The Just Sharing Fellowship, a partnership between young women in Bethlehem and Unstoppable young United Methodist Women in Western Pennsylvania, allows participants to exchange stories and get to know others of their generation who are living in a completely different context. The goal is to empower young female voices to use story-telling as a tool for advocacy and conflict transformation. It was organized after Global Mission Fellow Grace Killian, a member of Mt. Lebanon UMC, spoke via Skype from Israel/Palestine to the Unstoppable group last July during Mission u 2014 at Grove City College. Grace provided this recent update.
The Just Sharing Fellowship is moving forward with progress and vision. At the latest workshop meeting in Bethlehem, we had 26 participants. The participants are eager to share their stories and learn more about life in America. However, this project has also been a continual process of creative problem solving. While we intended to begin the project in October and finish by the end of January, certain circumstances have pushed our timeline later.
First of all, tensions were especially high in Israel and Palestine in October and November. The Wi’am Center, the host of the project in Bethlehem, is located at a flash point. Most Fridays, the best day for the participants to meet, clashes erupt next to the Wi’am office, resulting in tear gas, rubber bullets, and skunk water. For this reason, our meetings were postponed several times.
Eventually, we found an available location safely in the heart of Bethlehem, away from the flash points, that was within our budget. However, this greatly delayed our ability to move the project forward, especially in conjunction with difficulties in navigating communication trends in Bethlehem.
I have learned that email is not the preferred form of communication. Many participants are not entirely sure of their correct email address and prefer to rely on Facebook and telephone. With the extra challenge of language barriers, it was apparent that organizing the project was nearly impossible in Bethlehem without physically meeting together as a group.
Furthermore, commitment is rare in Bethlehem. As life under occupation is overwhelmingly unpredictable, greatly affecting one’s perspective of day-to-day routines, cultivating commitment to projects and meetings is a challenge. Similarly, a project that depends on a set list of participants, rather than simply ensuring a certain number of attendees at a meeting regardless of continuity, does not translate well to participants or staff members.

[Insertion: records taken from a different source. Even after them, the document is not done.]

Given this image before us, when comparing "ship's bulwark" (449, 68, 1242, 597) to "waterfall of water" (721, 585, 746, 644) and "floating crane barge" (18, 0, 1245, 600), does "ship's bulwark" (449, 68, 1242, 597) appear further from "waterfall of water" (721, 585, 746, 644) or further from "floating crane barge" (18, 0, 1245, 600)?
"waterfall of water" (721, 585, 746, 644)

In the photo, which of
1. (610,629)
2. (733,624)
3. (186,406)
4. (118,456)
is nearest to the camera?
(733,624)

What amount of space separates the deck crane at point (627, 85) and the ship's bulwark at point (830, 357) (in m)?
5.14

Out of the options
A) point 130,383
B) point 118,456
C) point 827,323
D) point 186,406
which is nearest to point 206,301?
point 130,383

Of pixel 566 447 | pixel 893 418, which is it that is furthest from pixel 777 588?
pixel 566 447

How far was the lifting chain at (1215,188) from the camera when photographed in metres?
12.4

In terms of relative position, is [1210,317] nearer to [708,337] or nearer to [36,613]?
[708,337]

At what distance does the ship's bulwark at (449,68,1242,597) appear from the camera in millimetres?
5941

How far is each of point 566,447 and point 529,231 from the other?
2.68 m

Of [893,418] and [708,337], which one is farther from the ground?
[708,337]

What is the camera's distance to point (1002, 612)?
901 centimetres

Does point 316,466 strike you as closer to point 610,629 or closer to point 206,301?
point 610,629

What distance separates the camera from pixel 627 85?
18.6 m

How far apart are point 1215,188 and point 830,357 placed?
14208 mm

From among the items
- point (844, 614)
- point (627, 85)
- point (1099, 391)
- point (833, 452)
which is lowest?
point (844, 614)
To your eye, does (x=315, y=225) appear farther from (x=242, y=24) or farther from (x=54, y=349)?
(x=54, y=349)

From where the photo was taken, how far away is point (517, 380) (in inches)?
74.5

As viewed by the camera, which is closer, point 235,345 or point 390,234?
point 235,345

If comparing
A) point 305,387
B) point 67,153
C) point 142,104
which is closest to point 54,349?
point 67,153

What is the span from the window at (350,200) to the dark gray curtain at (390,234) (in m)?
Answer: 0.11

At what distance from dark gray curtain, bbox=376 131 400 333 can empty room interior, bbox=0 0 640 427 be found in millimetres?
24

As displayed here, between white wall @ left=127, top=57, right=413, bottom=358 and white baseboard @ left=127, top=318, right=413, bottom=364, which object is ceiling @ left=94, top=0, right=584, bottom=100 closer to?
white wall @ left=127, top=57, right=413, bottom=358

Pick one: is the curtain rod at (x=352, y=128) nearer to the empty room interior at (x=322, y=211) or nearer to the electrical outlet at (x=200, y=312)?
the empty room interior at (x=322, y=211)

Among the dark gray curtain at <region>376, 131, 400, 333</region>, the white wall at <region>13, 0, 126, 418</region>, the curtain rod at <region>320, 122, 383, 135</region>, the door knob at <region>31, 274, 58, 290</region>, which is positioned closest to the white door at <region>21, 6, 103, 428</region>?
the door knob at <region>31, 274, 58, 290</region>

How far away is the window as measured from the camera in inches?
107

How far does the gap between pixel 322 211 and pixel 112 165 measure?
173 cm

Nonetheless, the project is moving forward. Many participants have spoken with their partners, enjoying the opportunity to learn about life in a completely different context while still discovering the similarities in their lives, from extra-curricular activities to hopes and dreams. At the latest meeting in Bethlehem, we discussed the elements of an engaging and meaningful story. We hope to have a blog available online within the next two weeks, posting two stories every week.
I am grateful for the continuous support of the United Methodist Women and the patience of all the participants and leaders who have entered into this adventure. I am eager to watch these relationships flourish more and the realities of the participants’ lives be shared boldly.